Our system uses a collimated beam with, as mentioned, an optical coherence
technique to obtain a nominal 35 m range resolution. Given the system parameters, this
implies a loss of 13 dB relative to an equivalent focused Doppler Lidar system. Note,
however, that some care must be taken with the focused system, particularly in an
application such as is shown in figure 2(b). With output optics of 50 mm diameter and a
range of 200 m, an output power of 1 W would give a power density of 27 kW m-2 at the
focal point. If the beam is moved, this is not a problem – a scan rate of as little as 6
mrad min-1 would be enough to ensure that the time integrated power received by a
target would never exceed the permitted 10 kJ m-2. But in fixed mode, great care would
have to be taken in aligning the beam. This also implies that we must also take care in
setting up our own system to ensure that the output beam is indeed collimated and not
focusing itself unseen at some greater distance.

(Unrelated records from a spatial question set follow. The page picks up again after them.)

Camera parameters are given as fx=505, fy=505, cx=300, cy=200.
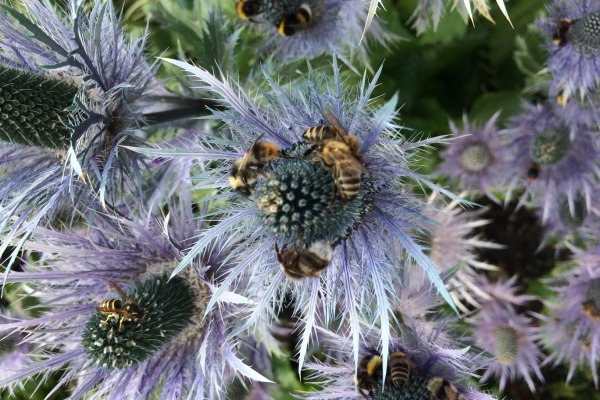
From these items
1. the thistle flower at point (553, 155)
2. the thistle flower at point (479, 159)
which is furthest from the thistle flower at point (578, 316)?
the thistle flower at point (479, 159)

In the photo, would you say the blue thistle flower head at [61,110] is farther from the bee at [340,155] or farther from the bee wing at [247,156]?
the bee at [340,155]

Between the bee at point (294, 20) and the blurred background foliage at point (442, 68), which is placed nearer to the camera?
the bee at point (294, 20)

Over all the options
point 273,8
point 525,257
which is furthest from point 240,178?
point 525,257

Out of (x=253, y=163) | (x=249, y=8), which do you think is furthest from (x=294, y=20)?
(x=253, y=163)

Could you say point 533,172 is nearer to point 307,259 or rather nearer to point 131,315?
point 307,259

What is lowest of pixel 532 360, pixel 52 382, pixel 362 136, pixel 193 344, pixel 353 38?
pixel 52 382

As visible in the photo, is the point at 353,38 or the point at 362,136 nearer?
the point at 362,136

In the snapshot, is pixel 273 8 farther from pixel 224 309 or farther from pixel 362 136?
pixel 224 309
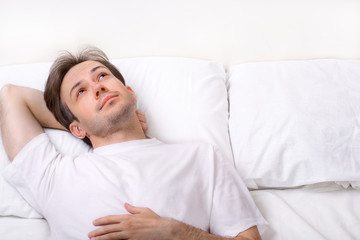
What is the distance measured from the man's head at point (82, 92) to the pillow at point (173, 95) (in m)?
0.09

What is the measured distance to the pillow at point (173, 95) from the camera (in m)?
1.34

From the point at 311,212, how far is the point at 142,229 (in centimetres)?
61

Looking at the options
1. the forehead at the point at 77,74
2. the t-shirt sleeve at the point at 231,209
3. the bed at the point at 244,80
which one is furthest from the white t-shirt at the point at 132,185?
the forehead at the point at 77,74

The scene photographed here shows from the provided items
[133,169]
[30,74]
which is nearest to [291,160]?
[133,169]

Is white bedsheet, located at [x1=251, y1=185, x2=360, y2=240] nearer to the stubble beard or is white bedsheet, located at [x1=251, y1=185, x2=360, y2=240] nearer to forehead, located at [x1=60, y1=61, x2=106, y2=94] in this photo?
the stubble beard

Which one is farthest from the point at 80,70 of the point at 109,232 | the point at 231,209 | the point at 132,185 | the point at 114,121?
the point at 231,209

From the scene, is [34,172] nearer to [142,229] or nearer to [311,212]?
[142,229]

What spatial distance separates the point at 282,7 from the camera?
1.65 meters

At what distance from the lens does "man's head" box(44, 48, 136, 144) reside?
121 centimetres

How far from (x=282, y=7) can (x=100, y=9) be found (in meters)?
0.89

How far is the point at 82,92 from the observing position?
127 centimetres

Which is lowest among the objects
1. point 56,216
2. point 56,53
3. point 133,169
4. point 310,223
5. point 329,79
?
point 310,223

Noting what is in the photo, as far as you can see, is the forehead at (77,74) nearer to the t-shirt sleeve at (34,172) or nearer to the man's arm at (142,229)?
the t-shirt sleeve at (34,172)

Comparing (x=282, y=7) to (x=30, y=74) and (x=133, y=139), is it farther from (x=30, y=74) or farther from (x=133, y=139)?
(x=30, y=74)
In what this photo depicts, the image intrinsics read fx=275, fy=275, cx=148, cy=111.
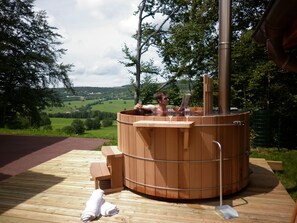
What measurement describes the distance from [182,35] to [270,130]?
4967mm

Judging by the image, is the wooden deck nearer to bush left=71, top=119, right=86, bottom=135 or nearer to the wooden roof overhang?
the wooden roof overhang

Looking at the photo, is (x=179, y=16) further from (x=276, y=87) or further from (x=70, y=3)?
(x=276, y=87)

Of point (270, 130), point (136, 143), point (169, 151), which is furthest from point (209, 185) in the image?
point (270, 130)

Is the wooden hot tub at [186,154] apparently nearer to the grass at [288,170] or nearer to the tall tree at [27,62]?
the grass at [288,170]

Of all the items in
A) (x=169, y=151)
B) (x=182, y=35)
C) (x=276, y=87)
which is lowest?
(x=169, y=151)

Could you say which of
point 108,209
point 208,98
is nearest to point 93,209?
point 108,209

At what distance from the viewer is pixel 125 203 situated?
4070 millimetres

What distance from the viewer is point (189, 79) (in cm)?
1163

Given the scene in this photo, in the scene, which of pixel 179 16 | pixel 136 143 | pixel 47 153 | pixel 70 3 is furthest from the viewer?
pixel 179 16

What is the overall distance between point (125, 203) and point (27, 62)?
11646mm

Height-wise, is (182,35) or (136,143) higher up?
(182,35)

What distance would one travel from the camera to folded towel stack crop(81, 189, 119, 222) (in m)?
3.55

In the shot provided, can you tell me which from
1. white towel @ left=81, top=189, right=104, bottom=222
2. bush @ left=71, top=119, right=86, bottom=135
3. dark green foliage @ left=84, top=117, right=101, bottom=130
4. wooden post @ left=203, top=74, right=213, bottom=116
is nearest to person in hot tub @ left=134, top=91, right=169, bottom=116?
wooden post @ left=203, top=74, right=213, bottom=116

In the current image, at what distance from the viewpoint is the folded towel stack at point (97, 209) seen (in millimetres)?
3547
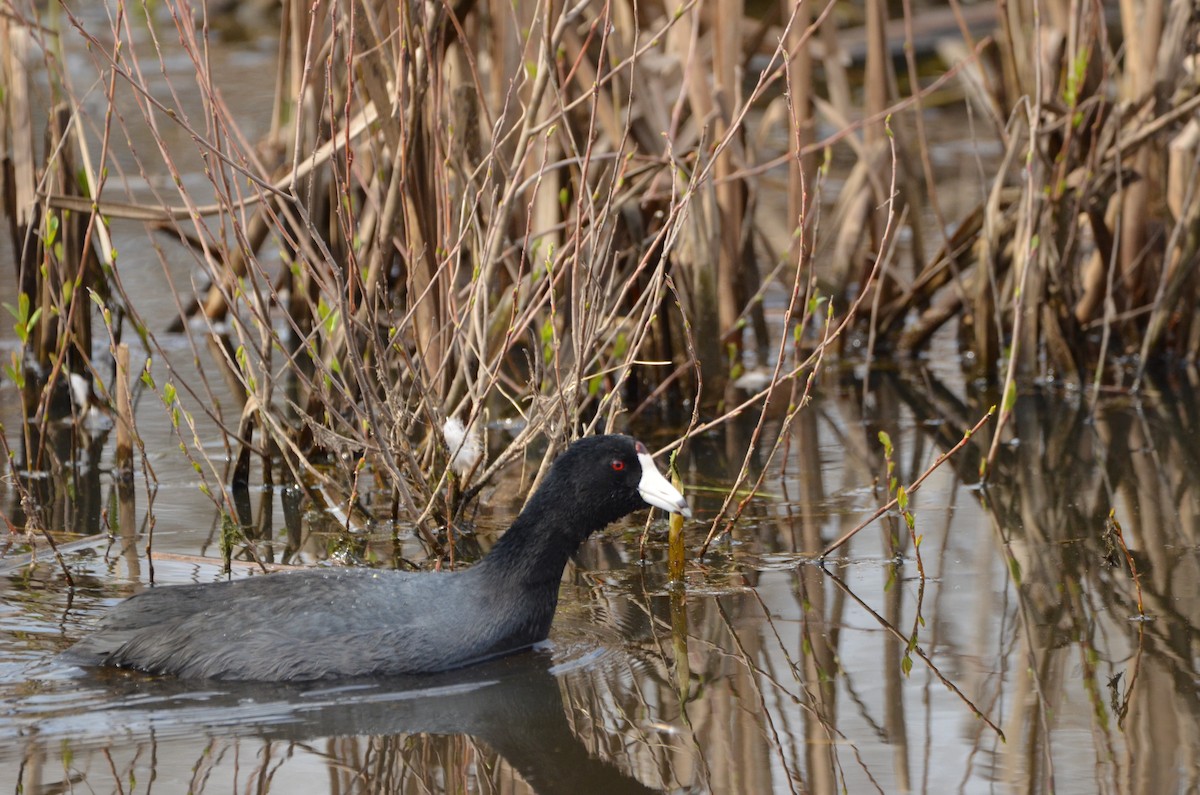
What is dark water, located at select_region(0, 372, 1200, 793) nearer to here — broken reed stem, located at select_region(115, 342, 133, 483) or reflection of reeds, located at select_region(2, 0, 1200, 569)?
broken reed stem, located at select_region(115, 342, 133, 483)

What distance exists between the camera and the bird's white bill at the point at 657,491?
13.4 ft

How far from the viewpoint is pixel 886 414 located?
268 inches

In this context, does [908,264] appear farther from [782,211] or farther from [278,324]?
[278,324]

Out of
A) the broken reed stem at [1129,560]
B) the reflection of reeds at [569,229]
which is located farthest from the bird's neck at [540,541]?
the broken reed stem at [1129,560]

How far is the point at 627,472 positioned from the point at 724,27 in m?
2.92

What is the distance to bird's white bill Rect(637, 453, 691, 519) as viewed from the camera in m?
4.08

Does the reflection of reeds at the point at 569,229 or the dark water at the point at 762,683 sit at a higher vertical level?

Our reason for choosing the optical coherence technique, despite the loss of signal
power, was to obtain some useful range resolution beyond 200 m. Because of the
length of the Rayleigh waist, this is the greatest useful range for a focused system with
50 mm optics at a wavelength of 1.5 μm. The length of focus, of course, is proportional
to the wavelength, so one might reasonably ask whether it would be feasible to
implement a focused system in the UV. The optimal wavelength here would be a shade
below the lower limit of the visible at 400 nm. With the same optics, this could then
provide useful range resolution out to 800 m. From the above analysis, however, it is
clear that for equivalent performance an output power of about 5 W would be required.

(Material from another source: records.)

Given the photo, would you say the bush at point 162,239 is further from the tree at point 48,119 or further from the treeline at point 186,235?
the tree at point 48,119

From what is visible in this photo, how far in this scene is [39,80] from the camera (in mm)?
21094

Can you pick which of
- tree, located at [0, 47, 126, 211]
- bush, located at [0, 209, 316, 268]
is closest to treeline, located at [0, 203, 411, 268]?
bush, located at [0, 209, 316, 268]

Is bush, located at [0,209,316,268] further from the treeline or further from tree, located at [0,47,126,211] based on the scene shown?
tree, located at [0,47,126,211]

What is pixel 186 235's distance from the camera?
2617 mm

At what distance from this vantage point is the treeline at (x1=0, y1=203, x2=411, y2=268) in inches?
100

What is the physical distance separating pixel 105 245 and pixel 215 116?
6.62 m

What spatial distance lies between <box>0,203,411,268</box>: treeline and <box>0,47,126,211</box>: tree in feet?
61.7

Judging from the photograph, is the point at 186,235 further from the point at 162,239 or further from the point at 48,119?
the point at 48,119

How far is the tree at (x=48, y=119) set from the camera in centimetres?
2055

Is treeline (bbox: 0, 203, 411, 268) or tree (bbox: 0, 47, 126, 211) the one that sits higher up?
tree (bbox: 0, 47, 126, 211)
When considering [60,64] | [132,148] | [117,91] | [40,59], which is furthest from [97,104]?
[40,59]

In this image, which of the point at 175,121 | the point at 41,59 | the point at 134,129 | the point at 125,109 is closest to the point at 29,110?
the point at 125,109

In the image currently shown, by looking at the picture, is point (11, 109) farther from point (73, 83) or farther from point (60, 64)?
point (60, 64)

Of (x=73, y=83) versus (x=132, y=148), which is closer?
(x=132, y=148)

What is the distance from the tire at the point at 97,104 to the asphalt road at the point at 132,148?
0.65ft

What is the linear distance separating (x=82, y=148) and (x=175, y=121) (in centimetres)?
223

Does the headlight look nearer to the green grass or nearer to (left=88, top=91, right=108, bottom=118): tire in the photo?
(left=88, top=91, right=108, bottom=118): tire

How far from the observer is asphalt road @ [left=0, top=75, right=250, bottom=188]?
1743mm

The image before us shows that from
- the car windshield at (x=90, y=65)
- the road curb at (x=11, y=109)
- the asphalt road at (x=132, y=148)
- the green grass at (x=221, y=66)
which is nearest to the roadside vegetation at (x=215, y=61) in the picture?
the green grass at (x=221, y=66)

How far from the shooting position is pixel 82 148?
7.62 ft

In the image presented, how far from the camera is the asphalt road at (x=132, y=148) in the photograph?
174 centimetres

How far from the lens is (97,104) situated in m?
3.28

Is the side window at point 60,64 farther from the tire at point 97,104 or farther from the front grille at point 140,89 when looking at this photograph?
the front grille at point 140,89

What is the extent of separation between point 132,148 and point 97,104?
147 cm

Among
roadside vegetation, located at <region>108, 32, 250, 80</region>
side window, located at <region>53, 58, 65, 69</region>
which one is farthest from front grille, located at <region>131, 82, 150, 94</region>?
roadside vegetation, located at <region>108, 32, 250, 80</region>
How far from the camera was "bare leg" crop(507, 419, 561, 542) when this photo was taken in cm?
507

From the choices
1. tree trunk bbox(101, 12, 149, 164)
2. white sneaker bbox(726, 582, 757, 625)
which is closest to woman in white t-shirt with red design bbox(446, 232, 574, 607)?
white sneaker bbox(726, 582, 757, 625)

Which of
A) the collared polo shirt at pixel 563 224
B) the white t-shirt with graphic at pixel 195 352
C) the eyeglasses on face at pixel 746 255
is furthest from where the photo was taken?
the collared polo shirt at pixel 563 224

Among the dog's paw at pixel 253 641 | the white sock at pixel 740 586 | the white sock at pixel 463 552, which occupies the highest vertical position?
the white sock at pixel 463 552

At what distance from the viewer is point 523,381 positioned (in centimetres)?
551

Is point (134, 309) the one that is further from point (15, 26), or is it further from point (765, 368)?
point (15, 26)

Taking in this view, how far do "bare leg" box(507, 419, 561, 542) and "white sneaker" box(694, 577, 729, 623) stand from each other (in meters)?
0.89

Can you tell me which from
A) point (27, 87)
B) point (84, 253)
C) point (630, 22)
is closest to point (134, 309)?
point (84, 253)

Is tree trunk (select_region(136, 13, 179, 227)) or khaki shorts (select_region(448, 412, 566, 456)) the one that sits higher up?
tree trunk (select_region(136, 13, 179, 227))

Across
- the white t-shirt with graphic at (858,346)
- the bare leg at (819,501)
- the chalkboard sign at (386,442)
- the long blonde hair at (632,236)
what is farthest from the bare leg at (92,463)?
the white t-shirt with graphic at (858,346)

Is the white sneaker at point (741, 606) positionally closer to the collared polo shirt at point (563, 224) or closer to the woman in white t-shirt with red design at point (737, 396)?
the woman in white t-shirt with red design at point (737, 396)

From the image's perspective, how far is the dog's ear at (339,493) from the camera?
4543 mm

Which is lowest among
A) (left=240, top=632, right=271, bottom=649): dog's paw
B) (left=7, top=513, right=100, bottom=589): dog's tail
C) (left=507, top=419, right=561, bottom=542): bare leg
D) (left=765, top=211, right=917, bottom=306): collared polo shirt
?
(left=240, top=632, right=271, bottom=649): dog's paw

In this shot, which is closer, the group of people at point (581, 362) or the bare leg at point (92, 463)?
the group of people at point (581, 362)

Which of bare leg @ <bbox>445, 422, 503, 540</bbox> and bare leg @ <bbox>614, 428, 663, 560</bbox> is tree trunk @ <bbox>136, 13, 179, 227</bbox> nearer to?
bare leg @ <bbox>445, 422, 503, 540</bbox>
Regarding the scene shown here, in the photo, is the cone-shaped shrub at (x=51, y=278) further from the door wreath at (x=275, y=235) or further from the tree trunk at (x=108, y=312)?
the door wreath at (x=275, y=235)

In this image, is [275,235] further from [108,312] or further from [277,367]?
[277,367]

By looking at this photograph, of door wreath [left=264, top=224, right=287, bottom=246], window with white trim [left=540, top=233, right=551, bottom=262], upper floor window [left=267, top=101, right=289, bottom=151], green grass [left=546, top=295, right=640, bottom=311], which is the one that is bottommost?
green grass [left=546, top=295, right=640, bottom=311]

The permitted integrated energy received at the cornea is 10 kJ m -2, so for a 50 mm
output beam this would be accumulated in rather less than 4 s. This is clearly
undesirable, but more serious is the power density at the focus: at a range of 200 m, the
focal spot would have a diameter of less than 2 mm and an implicit power density of 2
MW m-2. Again, one could in principle scan the beam to ensure that the integrated
energy dumped on any target remains below 10 kJ m-2, but the rate of scan now
increases to 110 mrad min-1. Clearly, such a Lidar would be a very specialized item of
equipment, and probably unsuitable for airports.
3. Conclusion
We have shown that, with appropriate choice of system parameters, high power laser
systems may be deployed at airports to obtain useful measurements of the dispersion of
effluent from commercial aircraft.
For measurements of aerosol distribution, a
backscatter Lidar operating at 355 nm is highly effective. For measurements of wind
speed and turbulence, Doppler Lidar operating at 1550 nm can be made safe and
practical.
Acknowledgements
We should like to thank the EPSRC and the Department for Transport for funding the work at
Manchester and Heathrow airports respectively and for the conversion of RASCAL to 355 nm.
We are grateful to BAA for permission to operate at Heathrow and to Manchester Airport PLC for
permission to operate at Manchester. The Doppler Lidar was constructed with funding from
National Power and the EPSRC. We are grateful to Dr Michael Harris of Qinetiq for helpful
discussions and to Prof David Raper of MMU for advice and encouragement.